● **Records**:
* Start *

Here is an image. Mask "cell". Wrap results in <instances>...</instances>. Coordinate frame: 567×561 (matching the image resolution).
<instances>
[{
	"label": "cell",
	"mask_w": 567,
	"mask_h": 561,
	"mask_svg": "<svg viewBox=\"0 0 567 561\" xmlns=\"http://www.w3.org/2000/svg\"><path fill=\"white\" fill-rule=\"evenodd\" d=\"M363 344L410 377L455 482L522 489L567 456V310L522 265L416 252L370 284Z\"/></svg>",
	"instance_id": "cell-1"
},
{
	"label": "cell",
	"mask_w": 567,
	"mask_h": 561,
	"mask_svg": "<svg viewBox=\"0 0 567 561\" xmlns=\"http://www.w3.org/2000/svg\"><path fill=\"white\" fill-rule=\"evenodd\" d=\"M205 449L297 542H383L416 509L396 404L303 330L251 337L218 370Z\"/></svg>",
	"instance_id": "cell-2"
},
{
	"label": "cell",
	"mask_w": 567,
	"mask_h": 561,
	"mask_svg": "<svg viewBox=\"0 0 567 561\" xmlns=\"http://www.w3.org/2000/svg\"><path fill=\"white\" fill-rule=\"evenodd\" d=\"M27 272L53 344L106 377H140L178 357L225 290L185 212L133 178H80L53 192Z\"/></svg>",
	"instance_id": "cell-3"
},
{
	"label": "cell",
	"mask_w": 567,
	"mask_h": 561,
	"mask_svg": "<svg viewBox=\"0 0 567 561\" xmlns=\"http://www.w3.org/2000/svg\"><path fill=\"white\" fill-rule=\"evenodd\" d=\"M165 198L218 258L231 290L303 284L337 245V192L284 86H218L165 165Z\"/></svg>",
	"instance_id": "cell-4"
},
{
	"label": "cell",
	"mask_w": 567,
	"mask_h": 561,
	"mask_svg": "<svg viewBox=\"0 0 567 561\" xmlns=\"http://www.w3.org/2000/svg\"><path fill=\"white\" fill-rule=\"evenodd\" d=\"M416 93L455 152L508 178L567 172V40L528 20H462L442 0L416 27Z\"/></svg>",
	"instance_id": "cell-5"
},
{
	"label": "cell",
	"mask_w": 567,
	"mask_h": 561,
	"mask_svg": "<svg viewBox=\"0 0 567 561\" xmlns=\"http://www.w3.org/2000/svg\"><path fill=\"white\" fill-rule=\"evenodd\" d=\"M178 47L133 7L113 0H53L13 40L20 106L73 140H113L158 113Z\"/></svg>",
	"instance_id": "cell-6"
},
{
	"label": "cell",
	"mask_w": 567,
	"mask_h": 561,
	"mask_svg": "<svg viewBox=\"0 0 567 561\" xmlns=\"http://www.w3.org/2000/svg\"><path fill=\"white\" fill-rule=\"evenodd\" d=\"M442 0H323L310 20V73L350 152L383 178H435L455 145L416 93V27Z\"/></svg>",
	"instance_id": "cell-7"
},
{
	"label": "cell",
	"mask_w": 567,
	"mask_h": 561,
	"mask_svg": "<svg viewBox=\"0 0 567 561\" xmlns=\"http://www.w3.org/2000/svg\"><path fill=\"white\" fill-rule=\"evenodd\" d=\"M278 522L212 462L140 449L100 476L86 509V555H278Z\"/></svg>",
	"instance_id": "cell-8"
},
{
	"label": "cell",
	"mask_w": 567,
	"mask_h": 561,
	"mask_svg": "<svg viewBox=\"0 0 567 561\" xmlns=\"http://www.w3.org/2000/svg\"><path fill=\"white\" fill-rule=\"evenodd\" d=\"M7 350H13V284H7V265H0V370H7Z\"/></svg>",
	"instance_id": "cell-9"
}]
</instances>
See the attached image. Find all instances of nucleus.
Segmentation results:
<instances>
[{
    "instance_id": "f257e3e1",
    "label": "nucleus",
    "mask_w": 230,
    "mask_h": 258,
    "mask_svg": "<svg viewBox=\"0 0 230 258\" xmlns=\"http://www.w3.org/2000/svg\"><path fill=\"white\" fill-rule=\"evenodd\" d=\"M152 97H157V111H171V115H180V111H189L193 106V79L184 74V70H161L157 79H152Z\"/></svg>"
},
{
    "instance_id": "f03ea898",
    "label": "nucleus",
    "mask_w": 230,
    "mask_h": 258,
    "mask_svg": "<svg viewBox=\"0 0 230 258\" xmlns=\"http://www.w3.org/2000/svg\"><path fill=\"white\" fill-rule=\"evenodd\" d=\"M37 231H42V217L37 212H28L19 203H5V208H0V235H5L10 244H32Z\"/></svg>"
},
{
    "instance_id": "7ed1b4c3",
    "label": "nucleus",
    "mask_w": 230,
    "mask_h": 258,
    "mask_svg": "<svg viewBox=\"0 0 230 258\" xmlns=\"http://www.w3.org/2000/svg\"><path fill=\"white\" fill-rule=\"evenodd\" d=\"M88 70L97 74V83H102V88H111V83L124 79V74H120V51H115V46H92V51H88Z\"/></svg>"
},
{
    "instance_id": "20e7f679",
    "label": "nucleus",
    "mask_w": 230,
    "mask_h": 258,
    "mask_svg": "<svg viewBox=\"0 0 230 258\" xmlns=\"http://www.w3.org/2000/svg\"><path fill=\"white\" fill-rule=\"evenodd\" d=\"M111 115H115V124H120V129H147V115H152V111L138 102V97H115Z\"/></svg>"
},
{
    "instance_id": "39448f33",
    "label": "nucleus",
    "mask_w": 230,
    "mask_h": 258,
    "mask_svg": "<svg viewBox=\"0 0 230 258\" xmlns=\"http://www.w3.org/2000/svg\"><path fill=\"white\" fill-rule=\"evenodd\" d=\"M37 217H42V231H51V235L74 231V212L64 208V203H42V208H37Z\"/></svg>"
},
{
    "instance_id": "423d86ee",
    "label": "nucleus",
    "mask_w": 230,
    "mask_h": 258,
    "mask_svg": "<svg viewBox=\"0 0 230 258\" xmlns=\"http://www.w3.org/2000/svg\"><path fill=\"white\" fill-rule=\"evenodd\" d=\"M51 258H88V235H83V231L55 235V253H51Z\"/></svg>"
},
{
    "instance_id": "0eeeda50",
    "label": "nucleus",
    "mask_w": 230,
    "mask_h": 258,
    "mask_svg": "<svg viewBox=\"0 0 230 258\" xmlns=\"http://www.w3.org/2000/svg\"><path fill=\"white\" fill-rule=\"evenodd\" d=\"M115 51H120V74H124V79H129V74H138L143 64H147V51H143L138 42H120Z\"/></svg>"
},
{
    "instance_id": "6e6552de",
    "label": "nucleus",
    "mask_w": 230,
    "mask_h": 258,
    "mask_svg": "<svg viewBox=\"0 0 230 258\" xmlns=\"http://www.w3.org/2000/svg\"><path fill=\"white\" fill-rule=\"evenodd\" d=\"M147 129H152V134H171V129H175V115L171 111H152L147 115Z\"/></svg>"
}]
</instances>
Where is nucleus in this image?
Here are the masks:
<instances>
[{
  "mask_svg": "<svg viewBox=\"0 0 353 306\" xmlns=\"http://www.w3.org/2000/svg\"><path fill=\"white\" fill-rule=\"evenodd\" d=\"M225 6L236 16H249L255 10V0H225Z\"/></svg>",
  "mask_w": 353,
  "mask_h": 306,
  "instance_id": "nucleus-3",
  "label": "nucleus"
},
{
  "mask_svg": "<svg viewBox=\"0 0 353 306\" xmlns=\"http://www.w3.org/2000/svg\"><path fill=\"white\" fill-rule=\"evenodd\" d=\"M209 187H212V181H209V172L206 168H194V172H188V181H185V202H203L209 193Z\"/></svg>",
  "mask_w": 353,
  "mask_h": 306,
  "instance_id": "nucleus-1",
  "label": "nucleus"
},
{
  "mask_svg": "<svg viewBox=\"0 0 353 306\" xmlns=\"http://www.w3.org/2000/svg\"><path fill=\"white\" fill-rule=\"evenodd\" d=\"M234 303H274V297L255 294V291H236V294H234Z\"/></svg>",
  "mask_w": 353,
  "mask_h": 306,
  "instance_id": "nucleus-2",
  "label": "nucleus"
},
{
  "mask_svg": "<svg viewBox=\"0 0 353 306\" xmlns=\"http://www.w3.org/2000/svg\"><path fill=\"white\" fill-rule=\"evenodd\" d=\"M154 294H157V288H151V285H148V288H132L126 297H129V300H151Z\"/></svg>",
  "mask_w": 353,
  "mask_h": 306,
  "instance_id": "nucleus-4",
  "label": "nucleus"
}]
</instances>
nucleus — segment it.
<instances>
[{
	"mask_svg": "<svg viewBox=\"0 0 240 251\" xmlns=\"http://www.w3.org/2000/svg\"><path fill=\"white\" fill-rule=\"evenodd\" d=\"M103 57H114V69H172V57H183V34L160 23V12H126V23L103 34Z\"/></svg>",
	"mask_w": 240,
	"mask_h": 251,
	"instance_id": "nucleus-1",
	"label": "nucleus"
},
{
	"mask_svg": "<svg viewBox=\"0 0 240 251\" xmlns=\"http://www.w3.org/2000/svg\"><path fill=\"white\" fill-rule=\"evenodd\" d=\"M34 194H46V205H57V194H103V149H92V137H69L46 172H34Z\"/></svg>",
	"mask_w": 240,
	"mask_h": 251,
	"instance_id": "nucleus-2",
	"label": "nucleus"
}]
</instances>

* End *

● **Given problem**:
Please rename "mask_w" to "width" in the lines, starting at the first line and stopping after the line that contains "47L133 7L113 0H53L13". Keep everything else unchanged.

● **Result**:
Here is an image. Mask "cell". Wrap results in <instances>...</instances>. Coordinate frame: 567×561 (matching the image resolution).
<instances>
[{
	"label": "cell",
	"width": 567,
	"mask_h": 561,
	"mask_svg": "<svg viewBox=\"0 0 567 561\" xmlns=\"http://www.w3.org/2000/svg\"><path fill=\"white\" fill-rule=\"evenodd\" d=\"M363 344L410 377L455 482L522 489L567 456V310L522 265L416 252L370 284Z\"/></svg>",
	"instance_id": "cell-1"
},
{
	"label": "cell",
	"width": 567,
	"mask_h": 561,
	"mask_svg": "<svg viewBox=\"0 0 567 561\" xmlns=\"http://www.w3.org/2000/svg\"><path fill=\"white\" fill-rule=\"evenodd\" d=\"M205 449L297 542H383L416 509L396 404L303 330L251 337L218 370Z\"/></svg>",
	"instance_id": "cell-2"
},
{
	"label": "cell",
	"width": 567,
	"mask_h": 561,
	"mask_svg": "<svg viewBox=\"0 0 567 561\" xmlns=\"http://www.w3.org/2000/svg\"><path fill=\"white\" fill-rule=\"evenodd\" d=\"M27 272L53 344L106 377H140L178 357L225 290L185 212L133 178H80L53 192Z\"/></svg>",
	"instance_id": "cell-3"
},
{
	"label": "cell",
	"width": 567,
	"mask_h": 561,
	"mask_svg": "<svg viewBox=\"0 0 567 561\" xmlns=\"http://www.w3.org/2000/svg\"><path fill=\"white\" fill-rule=\"evenodd\" d=\"M165 198L218 258L231 290L303 284L337 245V192L284 86H218L165 165Z\"/></svg>",
	"instance_id": "cell-4"
},
{
	"label": "cell",
	"width": 567,
	"mask_h": 561,
	"mask_svg": "<svg viewBox=\"0 0 567 561\" xmlns=\"http://www.w3.org/2000/svg\"><path fill=\"white\" fill-rule=\"evenodd\" d=\"M416 93L455 152L508 178L567 172V40L528 20H462L442 0L416 27Z\"/></svg>",
	"instance_id": "cell-5"
},
{
	"label": "cell",
	"width": 567,
	"mask_h": 561,
	"mask_svg": "<svg viewBox=\"0 0 567 561\" xmlns=\"http://www.w3.org/2000/svg\"><path fill=\"white\" fill-rule=\"evenodd\" d=\"M178 47L133 7L113 0H53L13 40L20 106L73 140H113L158 113Z\"/></svg>",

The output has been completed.